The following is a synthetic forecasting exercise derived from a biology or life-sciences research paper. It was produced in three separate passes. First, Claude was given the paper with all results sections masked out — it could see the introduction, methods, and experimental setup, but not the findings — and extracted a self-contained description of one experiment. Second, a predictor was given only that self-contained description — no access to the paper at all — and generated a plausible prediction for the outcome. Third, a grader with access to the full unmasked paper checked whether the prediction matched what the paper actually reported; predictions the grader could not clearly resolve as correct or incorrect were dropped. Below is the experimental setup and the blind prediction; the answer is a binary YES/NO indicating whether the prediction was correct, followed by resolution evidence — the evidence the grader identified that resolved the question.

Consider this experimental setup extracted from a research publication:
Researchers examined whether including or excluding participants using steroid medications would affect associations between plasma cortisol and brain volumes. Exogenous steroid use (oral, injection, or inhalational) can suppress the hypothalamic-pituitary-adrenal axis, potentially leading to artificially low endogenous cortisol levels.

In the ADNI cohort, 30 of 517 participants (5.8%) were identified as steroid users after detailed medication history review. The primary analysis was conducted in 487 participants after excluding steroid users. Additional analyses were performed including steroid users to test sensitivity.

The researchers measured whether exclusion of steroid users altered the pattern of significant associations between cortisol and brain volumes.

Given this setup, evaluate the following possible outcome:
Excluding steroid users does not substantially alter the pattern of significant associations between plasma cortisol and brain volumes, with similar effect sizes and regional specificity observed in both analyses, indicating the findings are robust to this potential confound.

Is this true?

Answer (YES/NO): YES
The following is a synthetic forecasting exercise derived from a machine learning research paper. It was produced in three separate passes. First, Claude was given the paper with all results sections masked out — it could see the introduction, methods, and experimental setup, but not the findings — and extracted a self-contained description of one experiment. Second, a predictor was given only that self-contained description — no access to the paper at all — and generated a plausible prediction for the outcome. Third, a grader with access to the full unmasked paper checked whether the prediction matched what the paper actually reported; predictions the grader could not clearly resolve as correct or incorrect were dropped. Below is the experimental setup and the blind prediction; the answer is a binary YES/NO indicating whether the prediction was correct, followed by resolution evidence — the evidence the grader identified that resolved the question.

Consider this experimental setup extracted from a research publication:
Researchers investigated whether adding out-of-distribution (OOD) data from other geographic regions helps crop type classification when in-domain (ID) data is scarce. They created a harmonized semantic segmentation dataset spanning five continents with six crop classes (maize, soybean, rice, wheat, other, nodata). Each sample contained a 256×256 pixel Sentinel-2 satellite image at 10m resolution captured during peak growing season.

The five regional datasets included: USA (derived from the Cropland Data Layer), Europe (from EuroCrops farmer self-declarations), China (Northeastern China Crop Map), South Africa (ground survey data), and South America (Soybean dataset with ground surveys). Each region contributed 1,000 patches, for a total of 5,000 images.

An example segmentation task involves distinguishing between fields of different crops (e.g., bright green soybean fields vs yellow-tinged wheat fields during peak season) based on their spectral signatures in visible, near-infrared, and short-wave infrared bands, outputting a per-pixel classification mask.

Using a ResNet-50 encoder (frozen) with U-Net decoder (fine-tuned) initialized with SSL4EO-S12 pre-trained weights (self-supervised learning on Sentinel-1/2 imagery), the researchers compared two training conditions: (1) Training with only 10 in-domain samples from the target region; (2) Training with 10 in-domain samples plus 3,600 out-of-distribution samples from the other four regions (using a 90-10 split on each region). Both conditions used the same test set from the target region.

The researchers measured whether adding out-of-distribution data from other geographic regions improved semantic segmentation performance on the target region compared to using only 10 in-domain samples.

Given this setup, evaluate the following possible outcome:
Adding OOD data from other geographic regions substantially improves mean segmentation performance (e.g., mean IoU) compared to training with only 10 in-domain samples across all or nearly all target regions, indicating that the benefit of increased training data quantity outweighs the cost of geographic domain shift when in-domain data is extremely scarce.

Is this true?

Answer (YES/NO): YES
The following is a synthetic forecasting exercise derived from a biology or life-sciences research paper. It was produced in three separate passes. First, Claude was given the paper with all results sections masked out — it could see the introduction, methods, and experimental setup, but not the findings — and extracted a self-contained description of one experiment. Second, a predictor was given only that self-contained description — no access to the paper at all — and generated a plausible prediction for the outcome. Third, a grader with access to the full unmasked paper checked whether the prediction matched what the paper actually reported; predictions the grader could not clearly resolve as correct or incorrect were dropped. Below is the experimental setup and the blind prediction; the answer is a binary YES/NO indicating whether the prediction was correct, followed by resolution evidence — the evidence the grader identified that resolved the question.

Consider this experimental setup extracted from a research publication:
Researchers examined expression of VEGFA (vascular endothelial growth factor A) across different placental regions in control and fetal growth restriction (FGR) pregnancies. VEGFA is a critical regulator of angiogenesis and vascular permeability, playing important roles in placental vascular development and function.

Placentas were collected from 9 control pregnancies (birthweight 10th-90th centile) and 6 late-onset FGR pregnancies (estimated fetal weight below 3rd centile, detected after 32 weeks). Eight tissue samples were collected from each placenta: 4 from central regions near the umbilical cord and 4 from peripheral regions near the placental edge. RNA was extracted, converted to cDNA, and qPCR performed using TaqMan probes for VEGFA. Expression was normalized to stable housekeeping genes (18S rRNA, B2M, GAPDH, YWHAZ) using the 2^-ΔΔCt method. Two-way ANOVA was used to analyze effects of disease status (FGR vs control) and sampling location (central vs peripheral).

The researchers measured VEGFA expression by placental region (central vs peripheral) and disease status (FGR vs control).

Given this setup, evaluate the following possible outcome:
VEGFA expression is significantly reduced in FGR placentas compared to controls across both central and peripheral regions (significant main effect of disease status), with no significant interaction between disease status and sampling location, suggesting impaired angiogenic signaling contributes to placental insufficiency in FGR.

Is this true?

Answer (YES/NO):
○ ○ ○ ○ ○ ○ ○
Transcribe the listing in full, line by line.

- [Response for this exercise]:
The following is a synthetic forecasting exercise derived from a biology or life-sciences research paper. It was produced in three separate passes. First, Claude was given the paper with all results sections masked out — it could see the introduction, methods, and experimental setup, but not the findings — and extracted a self-contained description of one experiment. Second, a predictor was given only that self-contained description — no access to the paper at all — and generated a plausible prediction for the outcome. Third, a grader with access to the full unmasked paper checked whether the prediction matched what the paper actually reported; predictions the grader could not clearly resolve as correct or incorrect were dropped. Below is the experimental setup and the blind prediction; the answer is a binary YES/NO indicating whether the prediction was correct, followed by resolution evidence — the evidence the grader identified that resolved the question.

Consider this experimental setup extracted from a research publication:
Researchers examined whether including or excluding participants using steroid medications would affect associations between plasma cortisol and brain volumes. Exogenous steroid use (oral, injection, or inhalational) can suppress the hypothalamic-pituitary-adrenal axis, potentially leading to artificially low endogenous cortisol levels.

In the ADNI cohort, 30 of 517 participants (5.8%) were identified as steroid users after detailed medication history review. The primary analysis was conducted in 487 participants after excluding steroid users. Additional analyses were performed including steroid users to test sensitivity.

The researchers measured whether exclusion of steroid users altered the pattern of significant associations between cortisol and brain volumes.

Given this setup, evaluate the following possible outcome:
Excluding steroid users does not substantially alter the pattern of significant associations between plasma cortisol and brain volumes, with similar effect sizes and regional specificity observed in both analyses, indicating the findings are robust to this potential confound.

Is this true?

Answer (YES/NO): YES
The following is a synthetic forecasting exercise derived from a machine learning research paper. It was produced in three separate passes. First, Claude was given the paper with all results sections masked out — it could see the introduction, methods, and experimental setup, but not the findings — and extracted a self-contained description of one experiment. Second, a predictor was given only that self-contained description — no access to the paper at all — and generated a plausible prediction for the outcome. Third, a grader with access to the full unmasked paper checked whether the prediction matched what the paper actually reported; predictions the grader could not clearly resolve as correct or incorrect were dropped. Below is the experimental setup and the blind prediction; the answer is a binary YES/NO indicating whether the prediction was correct, followed by resolution evidence — the evidence the grader identified that resolved the question.

Consider this experimental setup extracted from a research publication:
Researchers investigated whether adding out-of-distribution (OOD) data from other geographic regions helps crop type classification when in-domain (ID) data is scarce. They created a harmonized semantic segmentation dataset spanning five continents with six crop classes (maize, soybean, rice, wheat, other, nodata). Each sample contained a 256×256 pixel Sentinel-2 satellite image at 10m resolution captured during peak growing season.

The five regional datasets included: USA (derived from the Cropland Data Layer), Europe (from EuroCrops farmer self-declarations), China (Northeastern China Crop Map), South Africa (ground survey data), and South America (Soybean dataset with ground surveys). Each region contributed 1,000 patches, for a total of 5,000 images.

An example segmentation task involves distinguishing between fields of different crops (e.g., bright green soybean fields vs yellow-tinged wheat fields during peak season) based on their spectral signatures in visible, near-infrared, and short-wave infrared bands, outputting a per-pixel classification mask.

Using a ResNet-50 encoder (frozen) with U-Net decoder (fine-tuned) initialized with SSL4EO-S12 pre-trained weights (self-supervised learning on Sentinel-1/2 imagery), the researchers compared two training conditions: (1) Training with only 10 in-domain samples from the target region; (2) Training with 10 in-domain samples plus 3,600 out-of-distribution samples from the other four regions (using a 90-10 split on each region). Both conditions used the same test set from the target region.

The researchers measured whether adding out-of-distribution data from other geographic regions improved semantic segmentation performance on the target region compared to using only 10 in-domain samples.

Given this setup, evaluate the following possible outcome:
Adding OOD data from other geographic regions substantially improves mean segmentation performance (e.g., mean IoU) compared to training with only 10 in-domain samples across all or nearly all target regions, indicating that the benefit of increased training data quantity outweighs the cost of geographic domain shift when in-domain data is extremely scarce.

Is this true?

Answer (YES/NO): YES
The following is a synthetic forecasting exercise derived from a biology or life-sciences research paper. It was produced in three separate passes. First, Claude was given the paper with all results sections masked out — it could see the introduction, methods, and experimental setup, but not the findings — and extracted a self-contained description of one experiment. Second, a predictor was given only that self-contained description — no access to the paper at all — and generated a plausible prediction for the outcome. Third, a grader with access to the full unmasked paper checked whether the prediction matched what the paper actually reported; predictions the grader could not clearly resolve as correct or incorrect were dropped. Below is the experimental setup and the blind prediction; the answer is a binary YES/NO indicating whether the prediction was correct, followed by resolution evidence — the evidence the grader identified that resolved the question.

Consider this experimental setup extracted from a research publication:
Researchers examined expression of VEGFA (vascular endothelial growth factor A) across different placental regions in control and fetal growth restriction (FGR) pregnancies. VEGFA is a critical regulator of angiogenesis and vascular permeability, playing important roles in placental vascular development and function.

Placentas were collected from 9 control pregnancies (birthweight 10th-90th centile) and 6 late-onset FGR pregnancies (estimated fetal weight below 3rd centile, detected after 32 weeks). Eight tissue samples were collected from each placenta: 4 from central regions near the umbilical cord and 4 from peripheral regions near the placental edge. RNA was extracted, converted to cDNA, and qPCR performed using TaqMan probes for VEGFA. Expression was normalized to stable housekeeping genes (18S rRNA, B2M, GAPDH, YWHAZ) using the 2^-ΔΔCt method. Two-way ANOVA was used to analyze effects of disease status (FGR vs control) and sampling location (central vs peripheral).

The researchers measured VEGFA expression by placental region (central vs peripheral) and disease status (FGR vs control).

Given this setup, evaluate the following possible outcome:
VEGFA expression is significantly reduced in FGR placentas compared to controls across both central and peripheral regions (significant main effect of disease status), with no significant interaction between disease status and sampling location, suggesting impaired angiogenic signaling contributes to placental insufficiency in FGR.

Is this true?

Answer (YES/NO):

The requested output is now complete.